The evolution of microRNAs in plants

Abstract

MicroRNAs (miRNAs) are a central player in post-transcriptional regulation of gene expression and are involved in numerous biological processes in eukaryotes. Knowledge of the origins and divergence of miRNAs paves the way for a better understanding of the complexity of the regulatory networks that they participate in. The biogenesis, degradation, and regulatory activities of miRNAs are relatively better understood, but the evolutionary history of miRNAs still needs more exploration. Inverted duplication of target genes, random hairpin sequences and small transposable elements constitute three main models that explain the origination of miRNA genes (MIR). Both inter-species and intra-species divergence of miRNAs exhibits functional adaptation and adaptation to changing environments in evolution. Here we summarize recent progress in studies on the evolution of MIR and related genes.

Figure 1. miRNA families identified in selected plant species

(A) miRNA family distribution in selected plant species. Data are from miRBase v21 and [–24,42,49]. The selected species are basal land plants Physcomitrella patens, Marchantia polymorpha and Pellia endiviifolia, the basal vascular plant Selaginella moellendorffii, the basal angiosperm Amborella trichopoda, monocots Brachypodium distachyum, Oryza sativa and Zea mays, and eudicots Glycine max, Phaseolus vulgaris, Populus trichocarpa, Moringa oleifera, Brassica rapa, Capsella rubella, Arabidopsis lyrata, and Arabidopsis thaliana. Only 78 miRNA families are found in more than 4 species, most miRNA families are present in a smaller number of species. (B, C) Venn diagrams for shared miRNA families in closely related species in Brassicaceae (B) and Poaceae (C). The data sources are the same as those in (A). The number of shared miRNA families in closely related species is smaller than that of species-specific ones, indicating rapid and independent origination of miRNA families.
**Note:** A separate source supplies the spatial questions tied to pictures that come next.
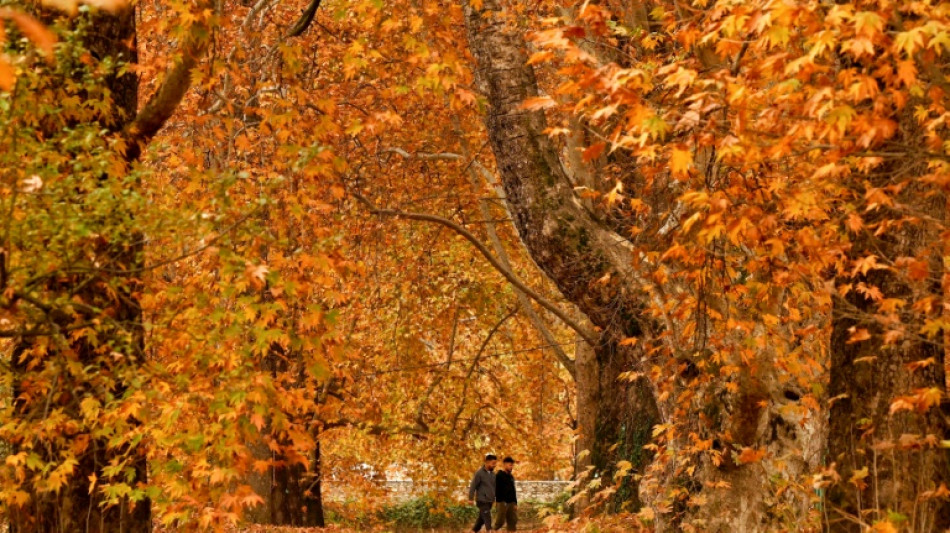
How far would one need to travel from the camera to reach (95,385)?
779 cm

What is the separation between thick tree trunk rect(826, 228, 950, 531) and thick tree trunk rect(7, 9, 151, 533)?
4456 mm

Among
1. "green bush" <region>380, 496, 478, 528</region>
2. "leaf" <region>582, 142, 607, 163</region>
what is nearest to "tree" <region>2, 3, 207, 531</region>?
"leaf" <region>582, 142, 607, 163</region>

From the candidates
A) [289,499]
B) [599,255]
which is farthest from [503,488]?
[599,255]

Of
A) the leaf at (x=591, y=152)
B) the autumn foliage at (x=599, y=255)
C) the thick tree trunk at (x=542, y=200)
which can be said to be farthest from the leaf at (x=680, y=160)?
the thick tree trunk at (x=542, y=200)

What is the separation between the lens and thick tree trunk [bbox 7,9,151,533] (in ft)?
24.7

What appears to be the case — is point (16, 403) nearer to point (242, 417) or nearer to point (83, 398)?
point (83, 398)

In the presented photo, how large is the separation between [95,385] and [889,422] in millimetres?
5111

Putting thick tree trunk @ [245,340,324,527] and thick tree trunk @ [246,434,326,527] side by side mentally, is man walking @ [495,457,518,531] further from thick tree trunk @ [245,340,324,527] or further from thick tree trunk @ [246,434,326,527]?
thick tree trunk @ [246,434,326,527]

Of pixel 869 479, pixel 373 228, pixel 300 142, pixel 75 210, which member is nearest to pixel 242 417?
pixel 75 210

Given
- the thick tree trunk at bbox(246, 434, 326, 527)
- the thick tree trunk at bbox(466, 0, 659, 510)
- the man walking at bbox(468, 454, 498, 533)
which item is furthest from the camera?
the thick tree trunk at bbox(246, 434, 326, 527)

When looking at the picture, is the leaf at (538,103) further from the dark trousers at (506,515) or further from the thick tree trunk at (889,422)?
the dark trousers at (506,515)

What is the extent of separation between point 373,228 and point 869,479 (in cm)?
1067

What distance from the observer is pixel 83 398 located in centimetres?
797

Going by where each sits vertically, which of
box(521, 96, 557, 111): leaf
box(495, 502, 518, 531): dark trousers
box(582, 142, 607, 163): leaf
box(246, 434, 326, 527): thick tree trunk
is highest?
box(521, 96, 557, 111): leaf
Figure 2. Origins of plant MIR genes

Three models that explain the de novo origination of miRNAs. (A) MIR genes stem from inverted duplication of target genes. The transcription of inverted duplicated founder genes leads to the emergence of proto MIRs. Proto MIRs often exhibit a long stem-loop structure fitting for the processing by DCL3 and DCL4 to generate siRNAs to suppress target gene expression. Shortening and mutations occur to the inverted repeats during evolution, resulting in the formation of pre-miRNA-like hairpins, which are compatible with processing by DCL1 to generate mature miRNAs. The transcript of the founder gene serves as the target of the mature miRNA. Red spots on the transcript indicate mutations that also accumulate when the founder gene evolves. Occasionally, the target of the miRNA is not the founder gene, which implies divergence in the course of evolution. (B) Small random inverted sequences scattered in the genome provide a source of MIR genes. First, the random inverted repeats obtain a promoter element to enable transcription; then mutations and selections occur during evolution to form the precursor of a miRNA. (C) MITEs contribute to the origination of miRNAs. MITEs, a type of non-autonomous transposons, are composed of terminal inverted repeats (TIRs) and a short open reading frame (ORF), and are roughly 100~500bp in size. MITEs may serve as templates to produce miRNA precursors.